Mauro Corona: «Manuel un ragazzo coraggioso, lo porterò in montagna»

«Quel ragazzo ha fatto un gesto di grande coraggio. Un po' incauto forse. Ma ha voluto mettersi alla prova. Ha detto: attraverso da solo. Ce la faccio. Ha fatto la sua breve scalata. E ha pagato»


Luca Fregona


BOLZANO. «Quel ragazzo ha fatto un gesto di grande coraggio». Mauro Corona parla di Manuel Bozzolan, il giovane disabile travolto da un treno a Ponte Adige. «Quel ragazzo ha fatto un gesto di grande coraggio. Un po' incauto forse. Ma ha voluto mettersi alla prova. Ha detto: attraverso da solo. Ce la faccio. Ha fatto la sua breve scalata. E ha pagato». Mauro Corona parla dalla sua casa di Erto.

Il "ragazzo" è Manuel Bozzolan, il giovane disabile travolto da un treno pochi giorni fa a Ponte Adige. Mentre cercava di attraversare i binari con la sua carrozzella. Manuel si è salvato, ma i medici hanno dovuto amputargli un piede. Le sue condizioni sono serie ma stazionarie. Si è risvegliato dal coma e ai genitori ha detto due cose. La prima è stata un'"ammissione": «È stata solo colpa mia, ho visto il semaforo rosso, ma ho sopravvalutato le mie forze».

La seconda, un desiderio: «Vorrei che Mauro Corona venisse a trovarmi». Per Manuel, Corona è un modello, un punto di riferimento. Un autore da citare nei temi in classe, e nelle chiacchierate con gli amici. Con uno scritto su Corona, ha vinto anche il secondo premio di un concorso per le scuole superiori indetto dalla Provincia. «Mi piace perché è un uomo libero - ripete a tutti -, mi aiuta a conoscermi meglio».

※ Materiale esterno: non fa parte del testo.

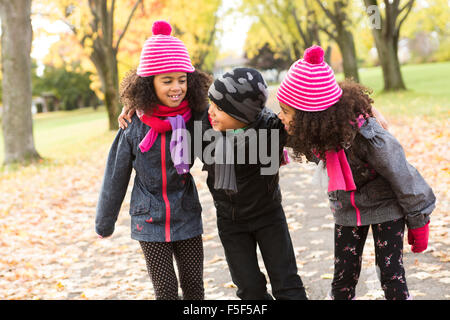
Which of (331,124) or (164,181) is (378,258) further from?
(164,181)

Manuel adora la montagna. La vede come un simbolo di libertà assoluta, lontano da tutte le gabbie che lo hanno ostacolato nei suoi 16 anni. Il suo sogno è conquistare una cima. Insieme a Mauro Corona. «Sono onorato del suo affetto - dice con dolcezza lo scrittore-scultore -alpinista -. Sono contento che mi apprezzi, e che gli piacciano i miei libri. Ditegli che lo tengo d'occhio, che arriverò come un corvo spennacchiato a posarmi accanto a lui. Mi poserò sulle sue braccia forti come rami di un albero».

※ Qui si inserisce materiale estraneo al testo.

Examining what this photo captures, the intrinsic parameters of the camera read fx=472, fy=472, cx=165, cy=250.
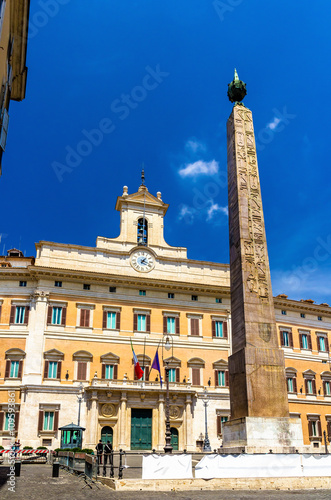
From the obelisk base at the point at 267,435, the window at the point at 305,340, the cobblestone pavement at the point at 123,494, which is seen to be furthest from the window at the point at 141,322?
the cobblestone pavement at the point at 123,494

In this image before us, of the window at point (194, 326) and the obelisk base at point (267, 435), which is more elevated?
the window at point (194, 326)

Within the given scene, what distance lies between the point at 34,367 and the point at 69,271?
274 inches

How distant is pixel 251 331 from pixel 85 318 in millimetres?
20334

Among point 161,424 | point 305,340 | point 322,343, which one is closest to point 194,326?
point 161,424

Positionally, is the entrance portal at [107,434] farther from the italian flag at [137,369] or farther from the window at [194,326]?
the window at [194,326]

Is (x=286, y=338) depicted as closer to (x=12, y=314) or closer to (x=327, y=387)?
(x=327, y=387)

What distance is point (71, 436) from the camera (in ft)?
89.2

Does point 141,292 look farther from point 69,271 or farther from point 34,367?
point 34,367

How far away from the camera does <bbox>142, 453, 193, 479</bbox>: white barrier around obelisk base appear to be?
39.6 feet

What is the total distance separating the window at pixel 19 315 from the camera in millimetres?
32812

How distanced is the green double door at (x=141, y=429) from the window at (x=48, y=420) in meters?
5.01

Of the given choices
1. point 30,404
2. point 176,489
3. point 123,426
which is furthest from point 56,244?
point 176,489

Le braccia che Manuel ha allenato in tanti anni per supplire alla debolezza delle gambe. «Il gesto di questo ragazzo. Che rischia la vita per provare qualcosa a se stesso è da ammirare. Non è uno che si piange addosso. Non ha chiesto elemosine. E' un combattente e un sognatore. E' un po' come don Chisciotte. Mi commuove. Lui è come me. Un alpinista sa sempre che rischia qualcosa, ma ha una passione dentro, un fuoco, che lo porta sempre verso l'alto. La vita deve essere densa, piena. Senza rimpianti. Capisco benissimo che cosa gli è passato per la testa quel giorno».

Poi una promessa: «Verrò sicuramente a trovarlo a Bolzano. Voglio assolutamente conoscerlo. Io la penso come Cechov: bisogna circondarsi dell'affetto dei giovani. Ci danno energia e nuove motivazioni. Ho una gran voglia di ascoltarlo e di raccontargli storie meravigliose di boschi e animali». Corona conosce tutta la storia di Manuel («mi sono arrivate un sacco di mail dopo l'incidente, mi hanno detto che vorrebbe parlarmi...»). Sa che non può usare le gambe da quando è nato. Sa che solo grazie ad una grandissima tenacia, all'affetto dei genitori, e ad una terapia durata anni, era riuscito a tirarsi in piedi, percorrendo brevi tratti a piedi aggrappato alle grucce. Sa anche che Manuel dovrà ricominciare tutto daccapo. Perché nell'incidente di Ponte Adige ha perso un piede.

«Sono convinto - conclude - che tutto questo non lo fermerà. Quando uscirà dalla sua stanza, quando vorrà e se ne avrà la forza, lo porterò in montagna. Ci faremo una bella passeggiata. Magari anche una scalata...».